## ПРИВЕДЁННЫЙ ОТРЫВОК:
◇ ◇ ◇ ◇ ◇ ◇ ◇
Наиболее авторитетной и масштабной из вышеперечисленных обобщающих трудов является работа М. К. Азадовского. Он рассматривает достаточно обширный материал, касающийся формирования русской фольклористики как науки, начиная с XVIII века. В сфере его внимания оказываются не только научные труды, связанные с изучением русского фольклора, но и собирательская деятельность отдельных ученых, которую он прослеживает, начиная с 30-х гг. XVII в. М. К. Азадовский опровергает существовавший до него подход о делении русской фольклористики на два периода: так называемый «донаучный» (XVIII -первая половина XIX вв.) и собственно научный, который открывается с имени Буслаева1. Автор считает, что «эта схема не соответствует фактическому движению науки о фольклоре и, в сущности, опровергается даже простыми хронологическими фактами; самое же существенное заключается в том, что она совершенно извращает действительный процесс научного развития» . Согласно его мнению, деятельность Буслаева нельзя рассматривать вне связи с предьщущим развитием русской науки и всего литературного процесса в целом. Ко времени появления трудов Буслаева русская наука уже накопила значительный фактический материал, и в ней уже сложились определенные точки зрения, отразившиеся и на дальнейшем изучении русской народной словесности3. Несмотря на определенный идеологический подход к анализируемому материалу, вызванному тем, что работа была написана в рамках советской историографической ситуации, она до сих пор, на мой взгляд, является достаточно ценной и актуальной. В сочинении М. К. Азадовского очень подробно приводится богатый фактический материал, касающийся не только изучения русского фольклора, но и его собирания и публикации.
◇ ◇ ◇ ◇ ◇ ◇ ◇
## ФРАГМЕНТ НАБОРА ДАННЫХ:
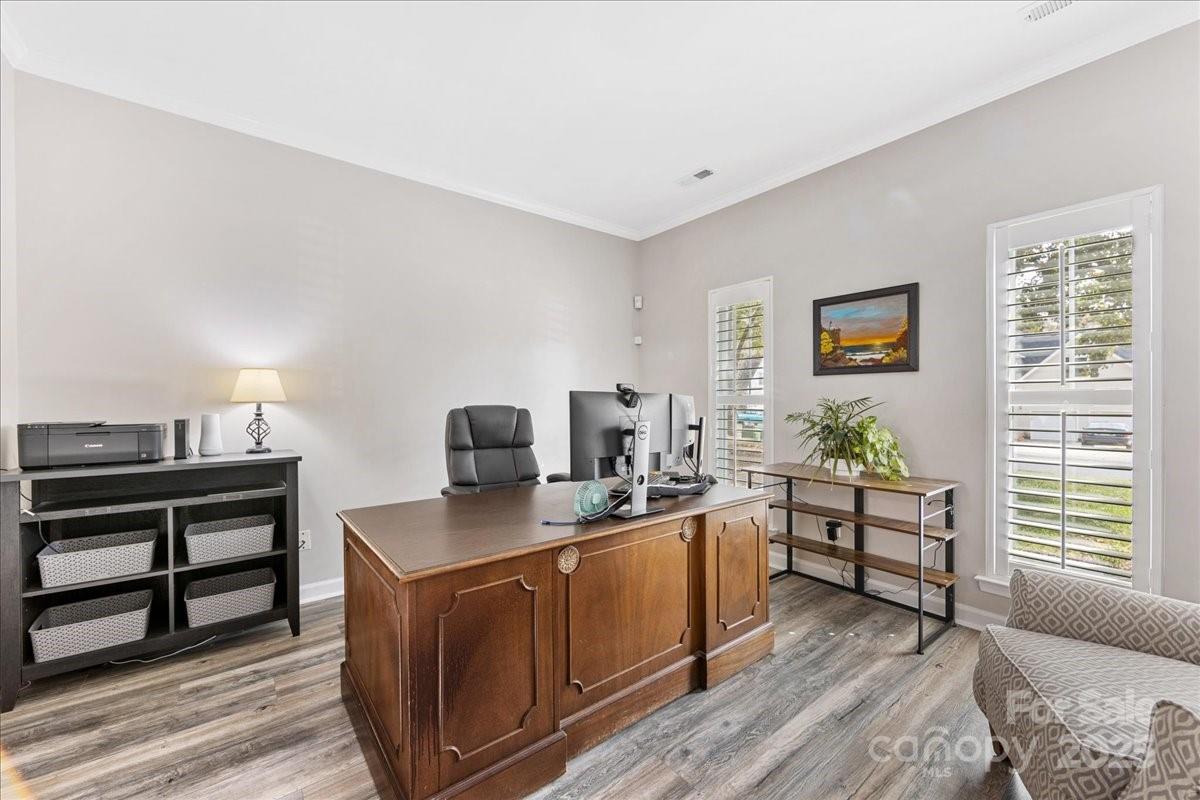 Whitegrove - Residential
◇ ◇ ◇ ◇ ◇ ◇ ◇
## НАБОР ЗАДАНИЙ:
1. С какого времени, согласно отрывку, М. К. Азадовский прослеживает собирательскую деятельность отдельных учёных?
2. Определите, согласуются ли с отрывком следующие утверждения: (a) М. К. Азадовский поддерживал деление русской фольклористики на «донаучный» и собственно научный периоды; (b) автор отрывка считает труд М. К. Азадовского по-прежнему ценным; (c) ко времени появления трудов Буслаева русская наука ещё не располагала фактическим материалом. Для каждого ответьте «да» или «нет» и приведите решающие слова отрывка.
Пожалуйста, опирайтесь только на приведённый отрывок.

## ОТВЕТЫ ПО НОМЕРАМ:
1. С 30-х годов XVII века.

2.
(a) Нет: «М. К. Азадовский опровергает существовавший до него подход о делении русской фольклористики на два периода».
(b) Да: «она до сих пор, на мой взгляд, является достаточно ценной и актуальной».
(c) Нет: «Ко времени появления трудов Буслаева русская наука уже накопила значительный фактический материал».